Monument dédié aux esclaves ayant construit l’Université de Virginie

Dans sa nouvelle « My Monticello » qui donne son titre au recueil et qui n’est pas encore disponible en français, Jocelyn Nicole Johnson met en scène Da’Naisha Hemings Love, une jeune étudiante noire de l’Université de Virginie. Sa grand-mère, Ma Violet, lui a toujours dit que son « middle name » indiquait bien qu’elle était une des descendantes de l’union de Jefferson avec son esclave.

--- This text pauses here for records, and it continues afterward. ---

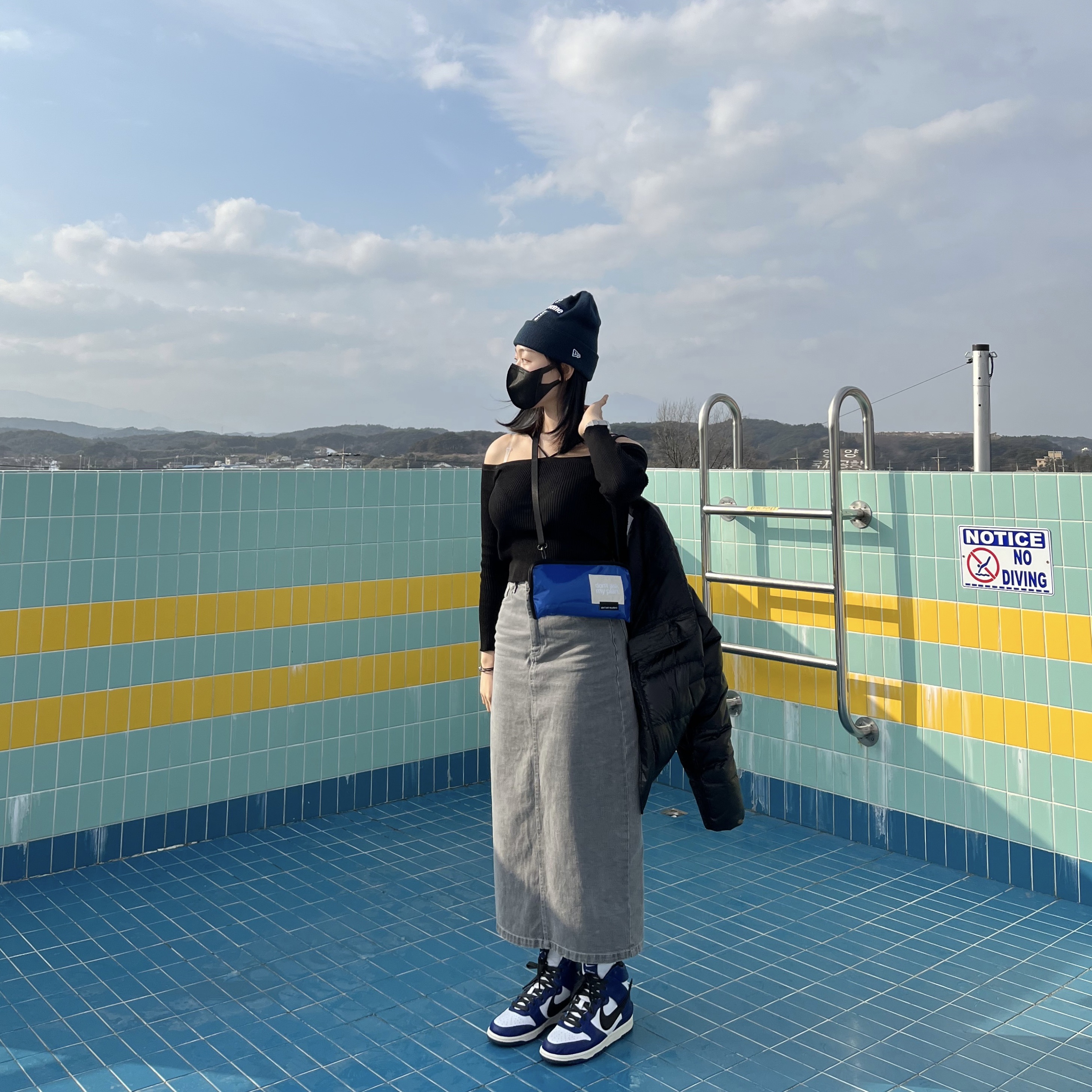Nike x Ambush Dunk High Deep Royal Blue, Supreme New Era Cross Box Logo Beanie Navy - 20FW 착용 스타일 - 3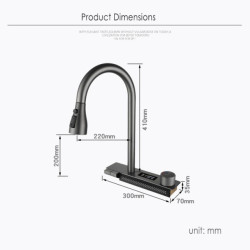 Gun Grey Digital Display Pull-out Kitchen Tap Stainless Steel Multifunctional Hot and Cold Mixer Tap for Kitchen Sink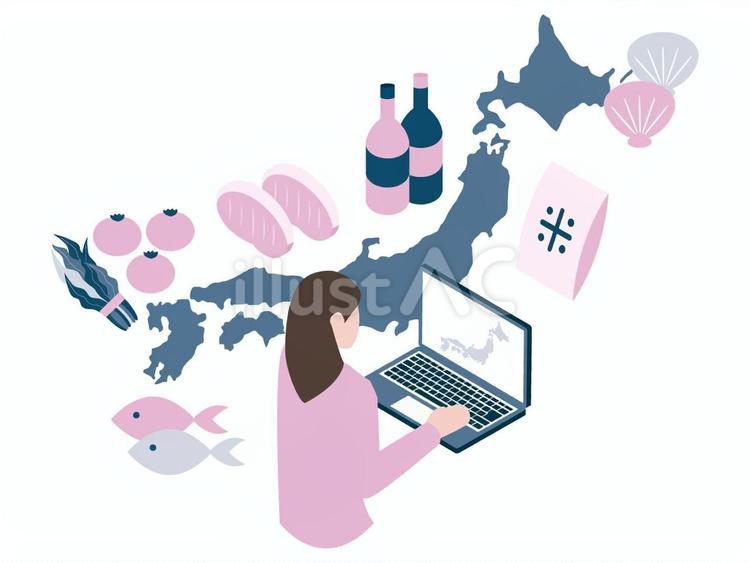 ふるさと納税のアイソメトリックイラスト ふるさと納税,返礼品,納税のイラスト素材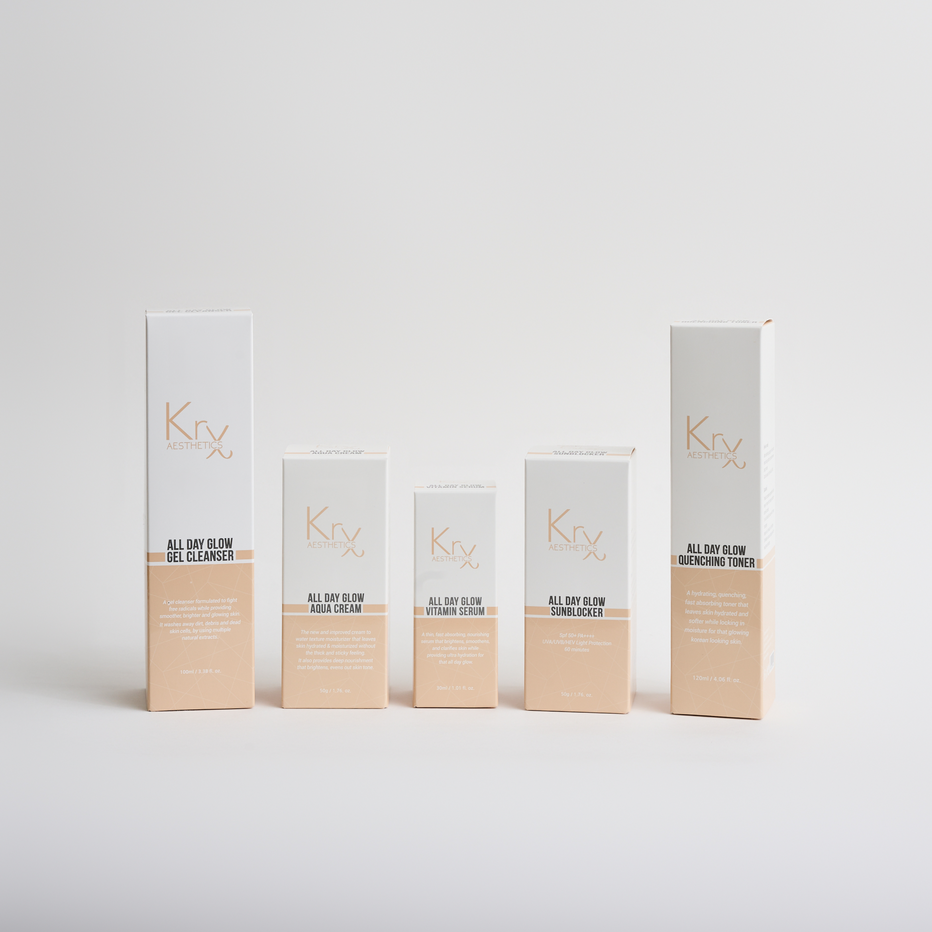 5-step Korean skincare barrier-repair system for glass skin including cleanser, toner, serum, cream, and SPF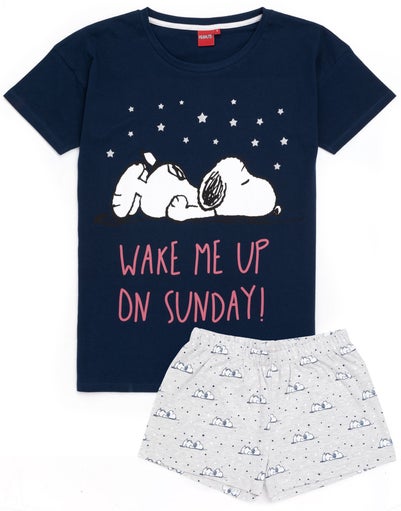 Peanuts Blue Snoopy Short Sleeve Short Leg Pyjama Set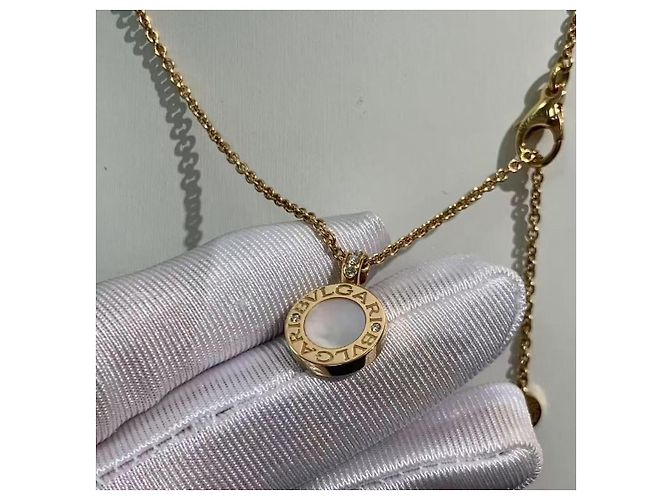 Collana Bulgari pendente rotondo madreperla nera e diamanti oro rosa D'oro - vista 6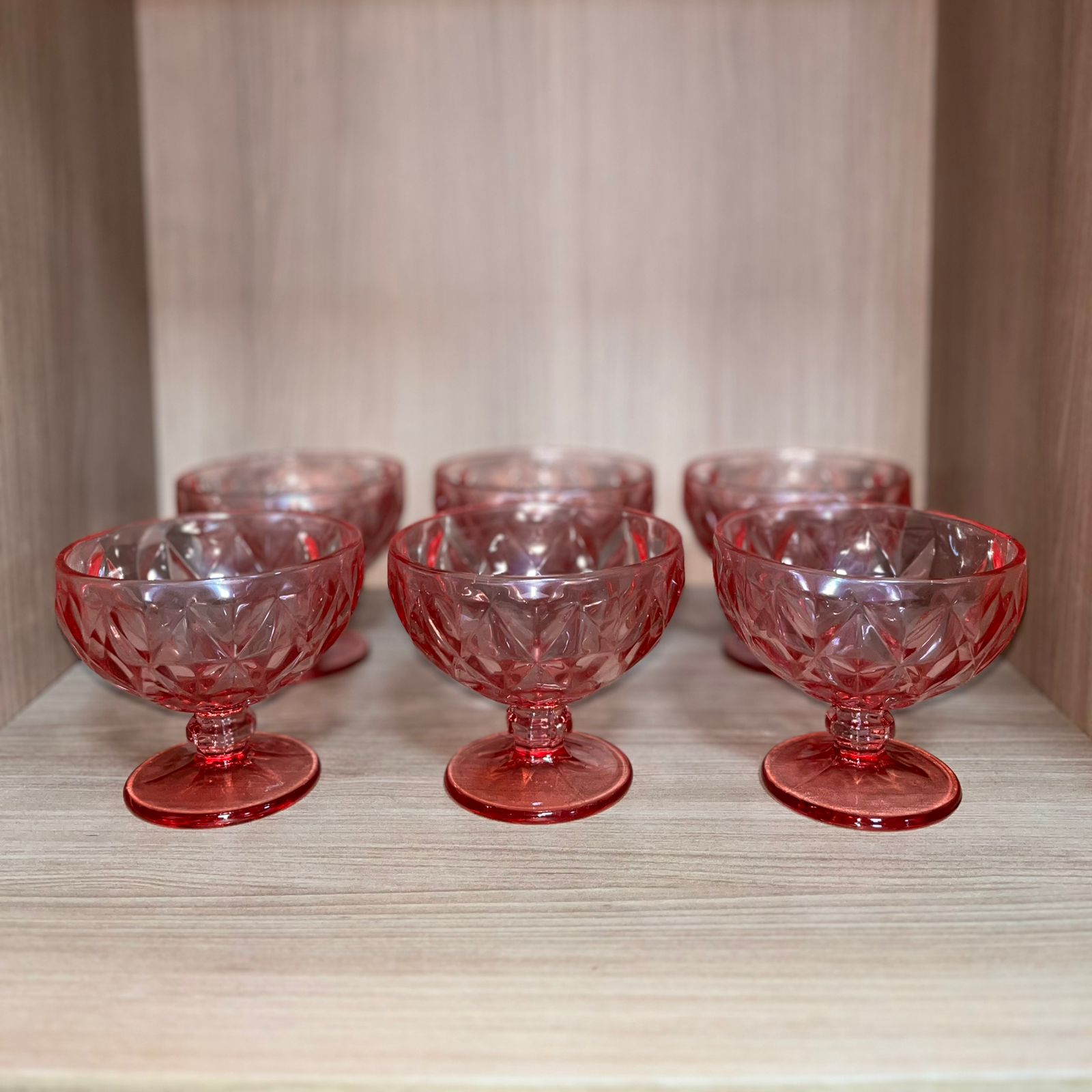 Conjunto de Taças para Sobremesa Diamante Rosa Ametista com 6 peças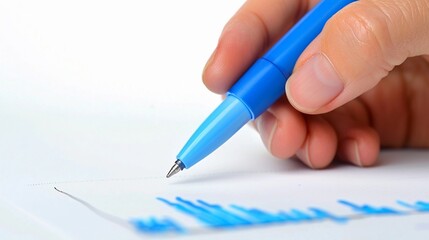 Hand drawing a graph using a blue marker, isolated on white background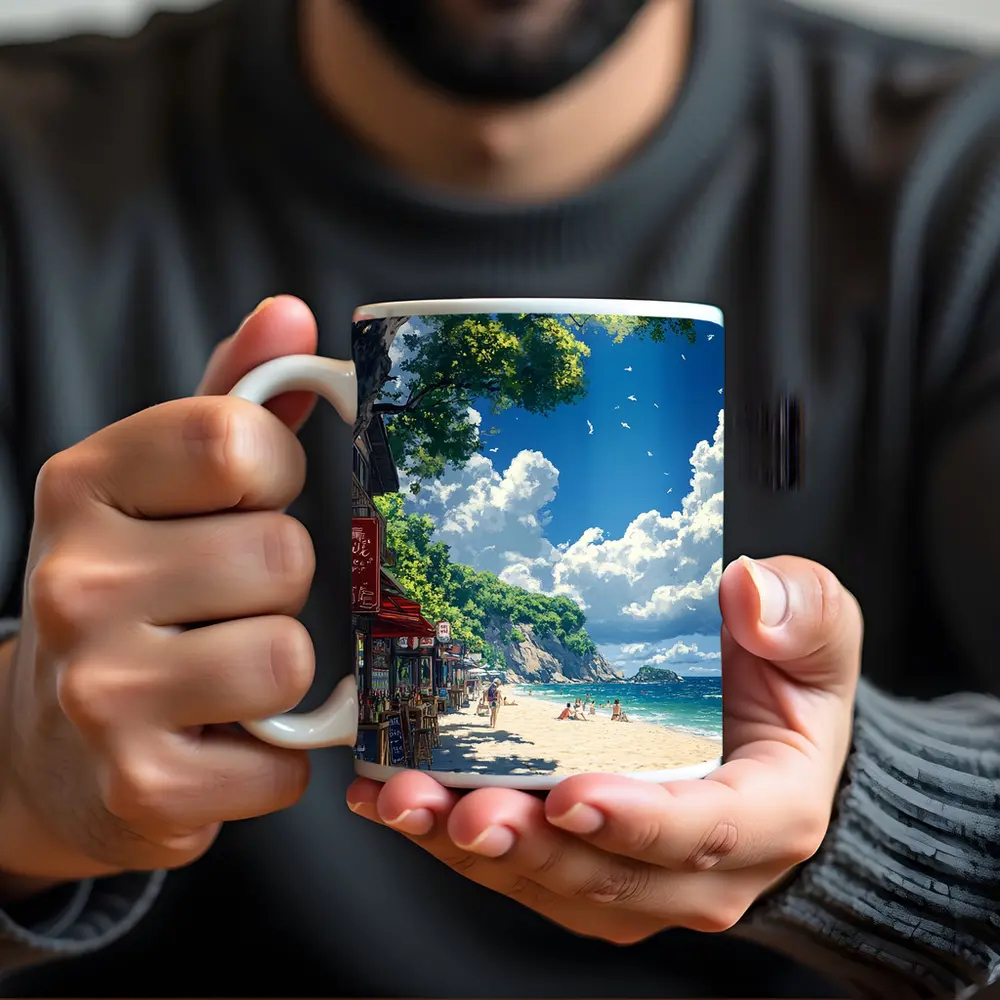 Anime Beach Promenade Blue Sky Summer – Mugs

Mais, l’auteur, qui est enseignante à Charlottesville, ne nous emmène pas revisiter le passé de Jefferson, à tout le moins pas directement. C’est dans un futur proche que l’histoire se déroule, un futur un peu dystopique et qui cependant ressemble beaucoup aux événements de l’été 2017 quand un défilé de nationalistes d’extrême-droite à Charlottesville avait dégénéré et qu’une contre-manifestante avait été tuée dans les violences qui suivirent.

White nationalists participate in a torch-lit march on the grounds of the University of Virginia ahead of the Unite the Right Rally in Charlottesville, Virginia on August 11, 2017. Picture taken August 11, 2017. REUTERS/Stephanie Keith – RC12CB996CB0

A la suite d’une catastrophe naturelle, la région de Charlottesville n’a plus d’électricité et les services publics font défaut. Des groupes armés se déplacent dans des pick-up trucks aux couleurs du suprémacisme blanc. Ils sèment la terreur et font brûler un quartier noir de la ville.

Da’Naisha prend la fuite avec sa grand-mère Ma Violet, et son petit ami blanc, Knox. Ils se retrouvent à Monticello où Da’Naisha avait jadis travaillé comme guide. Petit à petit, ils sont rejoints par d’autres et forment un groupe hétéroclite et multiracial qui organise sa survie autour de la plantation de Thomas Jefferson que les touristes ne visitent plus. Un soir, Da’Naisha et Knox rentrent dans la maison et en redécouvrent les secrets. Ils y installent Ma Violet dont la santé décline.

Une partie du groupe tente une expédition à Charlottesville pour voir comment la situation évolue et ce qu’il reste de leurs maisons. Da’Naisha espère en profiter pour récupérer les médicaments de sa grand-mère qui sont restés là-bas. Knox, toujours très attentionné l’accompagne, ainsi que Devin, un ancien boyfriend noir.  

Mais la sortie tourne court, les route sont bloquées et le groupe doit se replier sur Monticello où Ma Violet se meure. Ce court roman, très bien écrit, se termine alors que le groupe se prépare à affronter un assaut de ceux d’en bas. L’issue du combat est pour le moins incertaine, la résistance sera peut-être futile, mais les idéaux de Monticello et de ses anciens habitants, illustres ou esclaves, blancs et noirs, auront jeté toutes leurs forces dans la bataille.